(Rows of spatial question data)
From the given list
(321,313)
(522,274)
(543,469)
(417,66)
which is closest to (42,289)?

PROBLEM STATEMENT =
Convert the data above into a Markdown table with two columns, Row and Text. Number each line in Row, place the line itself in Text, and omit any blank lines.

CORRECT RESPONSE =
| Row | Text |
|---|---|
| 1 | From the given list |
| 2 | (321,313) |
| 3 | (522,274) |
| 4 | (543,469) |
| 5 | (417,66) |
| 6 | which is closest to (42,289)? |